The next group of plots shows the aggregate number of members for each peer group. Groups one through five have shown strong decreases over the past decade. However, peer group six seems to be increasing consistently. This set of plots is interesting because the trends scorecard showed us that as a whole, membership is on the rise. This implies that peer group six’s growth is so strong that it is carrying the industry. Not only is it making up for the decline from groups one through five, but it’s also going above and beyond that to show growth for the combined industry.

agg_mem_2.png



Now we’ll look at the member to credit union ratio for each peer group. Like the aggregate membership plots, groups one through five are showing declines in the ratio over the past decade, and group six is showing increases. Since groups one through four are declining in both membership and number of credit unions, this implies that membership for these groups is decreasing at a faster rate than the number of credit unions are decreasing. Group five’s member to credit union ratio is naturally decreasing, since membership is decreasing while the number of credit unions is increasing. Group six, however, is experiencing growth in membership, number of credit unions, and in the member to credit union ratio. This implies that groups six’s membership is growing at a faster rate than the number of credit unions is.

agg_mem_cu_3.png



With the next set of plots, we are looking at the aggregate number of borrowers for each peer group. Keep in mind that there appear to be a few outliers here and there. If we ignore the clear outlier for Q1 2016 for peer group 4, we see that groups one through four are experiencing declines in their borrower counts. While group five was showing a decline until about 2012, it is now showing an increase. Group six shows a strong increase for the entire time period. Again, we know from the trends scorecard that the overall borrower count for the industry is on the rise. Like the number of credit unions, groups five and six are carrying the industry for this statistic.

agg_borr_4.png



The next set of plots show the aggregate borrower to member ratio broken down by peer groups. Again, we see a few outliers, so be cautious of those observations. Since about 2012, we see that all six peer groups show increases in this ratio. For groups one through four, we know that borrowers and membership are both on the decline. Since the borrower to membership ratio is on the incline, this implies that membership is declining at a faster rate than borrowers. Group five’s borrower count is increasing while membership is decreasing, so the borrower to membership ratio is naturally increasing with gusto.
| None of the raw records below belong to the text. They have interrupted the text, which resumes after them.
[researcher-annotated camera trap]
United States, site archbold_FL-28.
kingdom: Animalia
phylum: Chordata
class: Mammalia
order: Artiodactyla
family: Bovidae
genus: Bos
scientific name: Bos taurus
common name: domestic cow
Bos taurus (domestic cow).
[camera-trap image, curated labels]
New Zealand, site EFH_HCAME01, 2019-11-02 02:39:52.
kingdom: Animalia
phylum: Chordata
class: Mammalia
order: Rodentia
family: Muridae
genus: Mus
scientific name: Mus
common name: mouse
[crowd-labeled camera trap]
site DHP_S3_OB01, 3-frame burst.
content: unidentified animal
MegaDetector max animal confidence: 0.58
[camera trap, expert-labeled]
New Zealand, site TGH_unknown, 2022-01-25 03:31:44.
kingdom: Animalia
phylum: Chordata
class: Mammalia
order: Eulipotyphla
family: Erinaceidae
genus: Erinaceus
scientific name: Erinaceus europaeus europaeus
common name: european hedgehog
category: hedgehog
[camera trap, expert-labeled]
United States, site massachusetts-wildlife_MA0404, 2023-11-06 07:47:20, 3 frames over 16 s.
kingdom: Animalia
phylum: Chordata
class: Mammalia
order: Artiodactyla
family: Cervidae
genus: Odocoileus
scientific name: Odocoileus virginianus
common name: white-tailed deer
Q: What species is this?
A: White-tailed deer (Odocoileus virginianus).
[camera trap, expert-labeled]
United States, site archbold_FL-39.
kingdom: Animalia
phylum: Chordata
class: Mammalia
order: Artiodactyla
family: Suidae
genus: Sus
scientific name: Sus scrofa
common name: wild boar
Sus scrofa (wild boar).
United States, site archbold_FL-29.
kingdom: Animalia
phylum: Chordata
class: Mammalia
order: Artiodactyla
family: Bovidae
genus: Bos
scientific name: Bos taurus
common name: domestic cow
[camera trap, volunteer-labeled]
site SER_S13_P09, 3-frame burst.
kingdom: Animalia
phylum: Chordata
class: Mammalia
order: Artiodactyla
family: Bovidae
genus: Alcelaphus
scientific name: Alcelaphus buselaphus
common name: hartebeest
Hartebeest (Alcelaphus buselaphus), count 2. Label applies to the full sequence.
Both borrower count and membership are increasing for group six, and since the ratio is increasing, this implies that the borrower count is increasing at a faster rate than membership (this increase looks quite sharp as well).

agg_borr_mem_5.png




In summary, we can see that in terms of number of credit unions, the industry is narrowing. In terms of membership and borrowers, we are seeing overall growth. However, when we break things down by peer groups, we see that the larger asset groups seem to be driving most of the growth. Without grouping credit unions by asset size, we would not have been able to detect such insights.